++++ THE INPUT ++++

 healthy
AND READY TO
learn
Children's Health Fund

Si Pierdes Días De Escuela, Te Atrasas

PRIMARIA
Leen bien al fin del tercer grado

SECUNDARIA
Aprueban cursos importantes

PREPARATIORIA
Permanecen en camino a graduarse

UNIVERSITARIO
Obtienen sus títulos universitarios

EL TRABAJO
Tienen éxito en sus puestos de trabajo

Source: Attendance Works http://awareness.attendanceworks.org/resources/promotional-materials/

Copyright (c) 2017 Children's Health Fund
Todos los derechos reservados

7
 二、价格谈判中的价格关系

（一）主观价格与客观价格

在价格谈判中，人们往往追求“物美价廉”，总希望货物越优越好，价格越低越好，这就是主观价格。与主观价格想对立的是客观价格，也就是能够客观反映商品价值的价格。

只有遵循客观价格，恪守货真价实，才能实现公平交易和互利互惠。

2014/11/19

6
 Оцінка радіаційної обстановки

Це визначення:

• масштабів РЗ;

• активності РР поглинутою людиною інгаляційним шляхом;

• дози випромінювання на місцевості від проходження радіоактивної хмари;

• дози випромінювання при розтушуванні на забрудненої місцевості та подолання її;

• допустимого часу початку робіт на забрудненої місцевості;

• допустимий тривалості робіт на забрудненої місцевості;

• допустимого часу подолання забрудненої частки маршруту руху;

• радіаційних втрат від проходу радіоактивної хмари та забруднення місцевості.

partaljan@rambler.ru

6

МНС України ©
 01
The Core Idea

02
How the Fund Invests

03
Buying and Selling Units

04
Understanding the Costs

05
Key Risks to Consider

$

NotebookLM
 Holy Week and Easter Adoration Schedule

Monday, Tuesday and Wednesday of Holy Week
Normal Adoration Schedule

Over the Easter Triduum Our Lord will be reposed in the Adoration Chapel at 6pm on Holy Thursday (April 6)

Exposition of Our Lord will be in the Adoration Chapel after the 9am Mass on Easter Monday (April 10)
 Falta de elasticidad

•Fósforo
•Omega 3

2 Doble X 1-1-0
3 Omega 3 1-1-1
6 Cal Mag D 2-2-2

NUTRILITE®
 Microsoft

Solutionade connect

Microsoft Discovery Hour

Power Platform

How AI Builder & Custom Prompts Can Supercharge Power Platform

++++

Only the lines from the one containing "та забруднення місцевості." through the last line above belong in your answer. Retype them exactly.

**SOLUTION TO THE PROBLEM**
• радіаційних втрат від проходу радіоактивної хмари та забруднення місцевості.

partaljan@rambler.ru

6

МНС України ©
 01
The Core Idea

02
How the Fund Invests

03
Buying and Selling Units

04
Understanding the Costs

05
Key Risks to Consider

$

NotebookLM
 Holy Week and Easter Adoration Schedule

Monday, Tuesday and Wednesday of Holy Week
Normal Adoration Schedule

Over the Easter Triduum Our Lord will be reposed in the Adoration Chapel at 6pm on Holy Thursday (April 6)

Exposition of Our Lord will be in the Adoration Chapel after the 9am Mass on Easter Monday (April 10)
 Falta de elasticidad

•Fósforo
•Omega 3

2 Doble X 1-1-0
3 Omega 3 1-1-1
6 Cal Mag D 2-2-2

NUTRILITE®
 Microsoft

Solutionade connect

Microsoft Discovery Hour

Power Platform

How AI Builder & Custom Prompts Can Supercharge Power Platform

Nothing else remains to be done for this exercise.